You watched your father’s reaction with bitter disbelief. For the first time in your life, your silver-tongued father, the man that had landed you this fate, floundered for words.
Fine. If this was the hand dealt to you, so be it. But you were going to do this your way.
“Your Majesties,” At the sound of your sweet voice, Geta’s gaze affixed itself to your face. Instantly, he was beguiled. “If I may…”
With the slow incline of his head, you were permitted to speak.
“I know little of war,” you feigned ignorance. “But I do know that defying the odds to bring glory to Rome is no small feat.” Preening at your praise, Geta leaned forward in his seat, a silent encouragement for you to continue. “Rome and her citizens are fortunate to be led by you, Imperators, and I am grateful to be in the presence of such wise rulers.”
His mouth spread into a self-satisfied smirk. “I bask in your praises, my lady. It pleases me to see that someone in your family has a semblance of loyalty to the powers above them” A pointed look was shot at your father. “You see, all those that oppose their Emperors,” His venomous gaze roved over the group of Senators shifting uneasily as they watched this ordeal. “Will soon learn that there is only one way for a man to wield power.” He held up his index finger for emphasis and paused for suspense. “War.”
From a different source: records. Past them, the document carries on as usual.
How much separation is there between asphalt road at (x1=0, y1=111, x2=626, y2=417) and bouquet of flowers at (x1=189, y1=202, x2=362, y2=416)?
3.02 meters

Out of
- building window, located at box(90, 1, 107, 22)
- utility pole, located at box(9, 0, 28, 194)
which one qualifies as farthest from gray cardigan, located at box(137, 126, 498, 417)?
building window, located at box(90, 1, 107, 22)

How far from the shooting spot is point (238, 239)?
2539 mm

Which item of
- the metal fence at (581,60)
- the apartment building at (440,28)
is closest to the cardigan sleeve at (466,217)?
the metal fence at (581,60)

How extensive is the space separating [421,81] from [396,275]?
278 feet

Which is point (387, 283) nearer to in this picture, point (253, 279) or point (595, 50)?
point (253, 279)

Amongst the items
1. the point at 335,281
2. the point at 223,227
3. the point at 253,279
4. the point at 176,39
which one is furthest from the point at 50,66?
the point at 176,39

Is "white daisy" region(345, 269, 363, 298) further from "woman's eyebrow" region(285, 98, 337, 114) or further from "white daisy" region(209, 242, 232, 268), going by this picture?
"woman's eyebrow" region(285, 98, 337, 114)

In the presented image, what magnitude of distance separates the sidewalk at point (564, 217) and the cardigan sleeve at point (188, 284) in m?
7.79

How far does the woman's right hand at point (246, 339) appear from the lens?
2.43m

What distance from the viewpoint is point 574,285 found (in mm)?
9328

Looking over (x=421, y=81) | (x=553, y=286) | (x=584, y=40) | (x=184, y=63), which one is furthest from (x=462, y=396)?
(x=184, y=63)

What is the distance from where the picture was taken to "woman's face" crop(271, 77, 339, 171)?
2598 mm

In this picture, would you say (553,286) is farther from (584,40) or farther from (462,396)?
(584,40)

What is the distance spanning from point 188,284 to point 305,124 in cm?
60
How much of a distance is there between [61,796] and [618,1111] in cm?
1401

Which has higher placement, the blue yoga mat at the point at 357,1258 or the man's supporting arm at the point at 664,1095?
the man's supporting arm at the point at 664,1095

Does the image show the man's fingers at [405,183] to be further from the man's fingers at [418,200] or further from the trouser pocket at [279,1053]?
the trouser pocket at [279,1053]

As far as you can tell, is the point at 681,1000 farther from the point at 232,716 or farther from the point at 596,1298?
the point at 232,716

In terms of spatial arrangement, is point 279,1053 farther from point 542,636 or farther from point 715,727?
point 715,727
With all the self-assurance of a man that has never truly been challenged, he stalked towards you.
“What other power can bring a man to his knees and cause him to surrender?”
“I can think of nothing greater than war!” Caracalla piped up from behind him.
“Yes, brother.” Geta held his cup of wine up in agreement. “By no other means can a man wield such power. I am sure my lady agrees?” He offered his right hand, each finger as bejewelled as the next.
The ultimatum he presented you with was clear. Kiss the ring, let all be forgiven and allow this encounter to end pleasantly. Refuse the ring, and…well, don’t refuse the ring.
But compliance was predictable, and would only get you so far. Your beauty and charm had ignited a spark of interest in him, but that wasn’t enough. You needed that spark to burst into a flame.
With swan-like grace you knelt before him and took his hand, smiling inwardly when his eyes followed your descent with rapture. You didn’t miss his quick intake of breath when you halted your movements to look up and meet his eye, lips an inch away from the stunning signet ring.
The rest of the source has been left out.